In a way, you and I are very alike, in that we both, to some extent, feel like our son's choose this. Now, most people think mine does, but there is this tiny part of me that says, "Maybe he can't help it." It's the same piece that says, "Maybe he's innocent." But in the end, I still feel like he can STOP feeling like this. He can STOP feeling useless if he just stops being useless. He can stop feeling ugly if he'll just take a bath, brush his teeth, cut his hair and look presentable! So yes, your way of handling this is to ignore it. My way is to nag. Neither seem to work. Maybe we should trade kids? :giggle:
 

Childofmine

one day at a time
Grandma would say put your big girl panties on and move on. I think when we see the worse of things, it helps to be blessed with the best of things we are given. He should volunteer at a Veterans Hospital or even a hospital and go to the burn unit and I tell you- it changes you and how you see yourself and your problems.
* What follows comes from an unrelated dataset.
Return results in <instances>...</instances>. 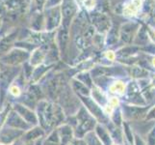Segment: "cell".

This is so true. Some claim that the most important of the 12 steps is the last one, which is the step of action, of actively sharing and giving and serving others. I believe this is so very true for all people.

We have to get outside ourselves. The way to do that is to do something for somebody else, freely, gladly and without any thought of anything in return.

It changes everything. It creates gratitude.
 

Lil

Well-Known Member
Our suspicion is rekindled. Yesterday I gave son a ride to work at 10:45, went to the doctor, at 12:15 I didn't see him as I went back to the office. (When I mentioned it later he said he was taking a break.) At 4:00 he told me he wouldn't need a ride home. At 5:10 he was at a friends house near where I work.

Today Jabber got off work early and our son's water bottle and ear buds are at the house. Now, he could have been running late and forgot them in his haste to get to the bus.

But Jabber is going by his work to see if he's there. It sucks to have to worry about this stuff. Is he working? If he's not there, is he on lunch? Is he lying to us?:sigh:
 

Lil

Well-Known Member
...aannnddd here we go again.

He's not working today. He says he called them. He says that they may have another employee and therefore hours are messed up. He points out that he never specifically said that he was working today.

:twister2:

Well if nothing else, he's making it easier for me every day to be ready to say, "You screwed around and now you're gone."
 

pasajes4

Well-Known Member
Lil, You are playing my song...singing my life with my son to a T. Worst song in the world....despair, heartache, confusion, throe in a truck, a beer, and a dog and you will have a country hit.